PROMPT: Please copy the last part of the entries exactly: the line that has "scientific name: Didelphis virginiana" and every line up to and including the end, nothing more.

RECORDS SHOWN:
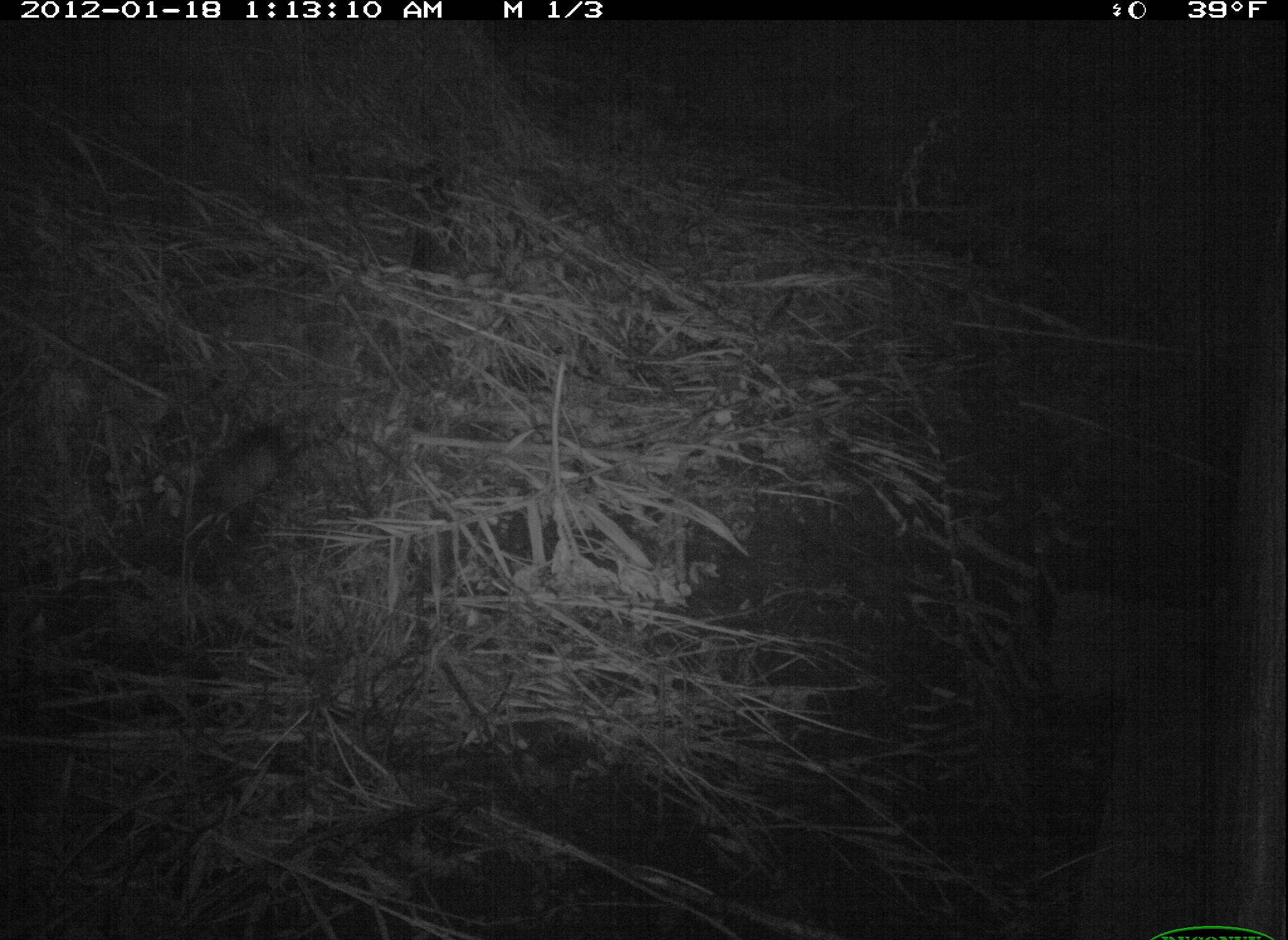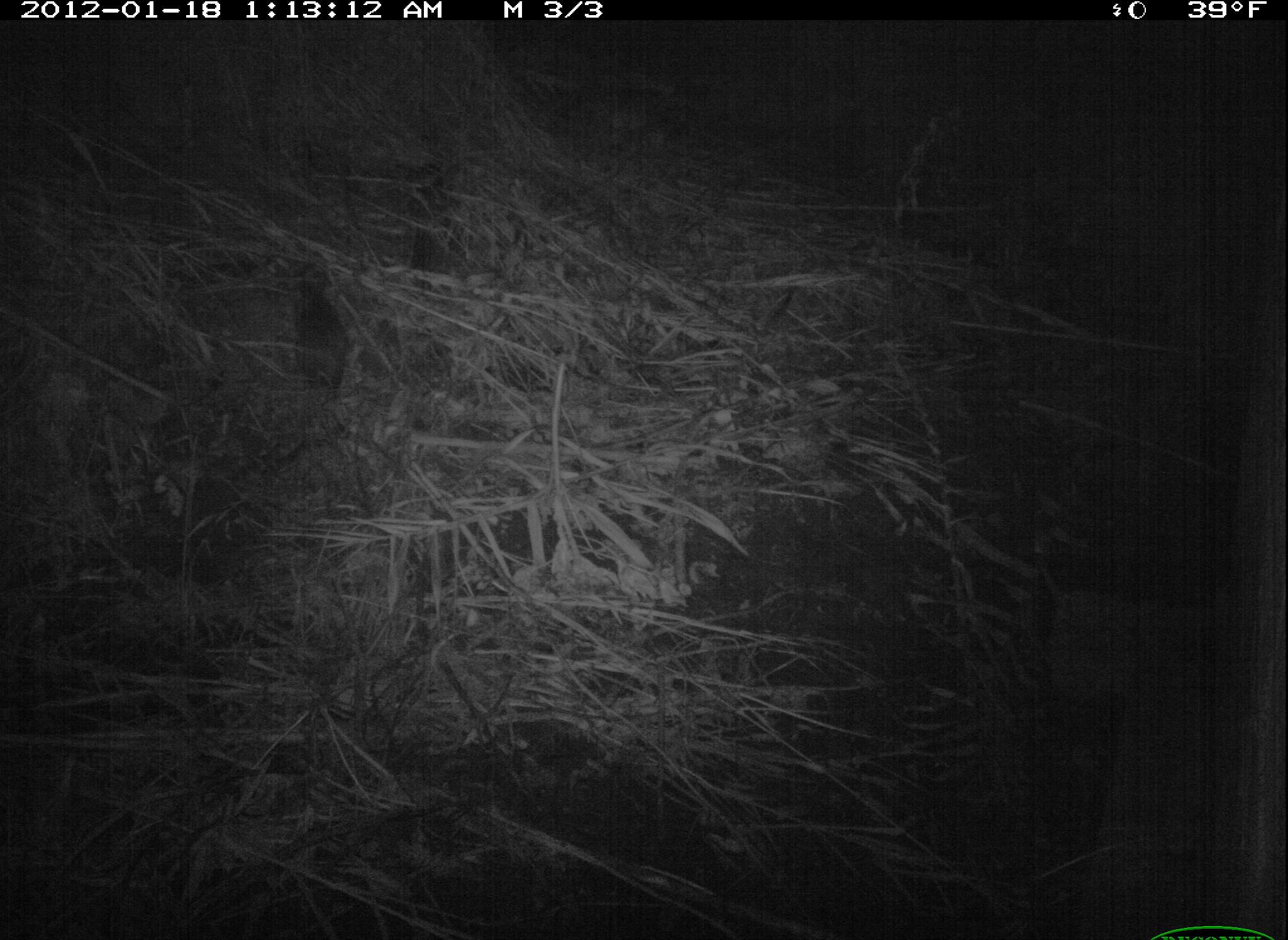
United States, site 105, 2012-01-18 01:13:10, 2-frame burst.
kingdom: Animalia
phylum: Chordata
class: Mammalia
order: Didelphimorphia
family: Didelphidae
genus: Didelphis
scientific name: Didelphis virginiana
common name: virginia opossum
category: opossum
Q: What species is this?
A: Opossum (virginia opossum) (Didelphis virginiana).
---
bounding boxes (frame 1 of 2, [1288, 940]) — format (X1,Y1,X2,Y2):
opossum: (179,403,314,564)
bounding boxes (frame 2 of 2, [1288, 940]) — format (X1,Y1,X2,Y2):
opossum: (272,272,367,403)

SOLUTION TO THIS EXERCISE:
scientific name: Didelphis virginiana
common name: virginia opossum
category: opossum
Q: What species is this?
A: Opossum (virginia opossum) (Didelphis virginiana).
---
bounding boxes (frame 1 of 2, [1288, 940]) — format (X1,Y1,X2,Y2):
opossum: (179,403,314,564)
bounding boxes (frame 2 of 2, [1288, 940]) — format (X1,Y1,X2,Y2):
opossum: (272,272,367,403)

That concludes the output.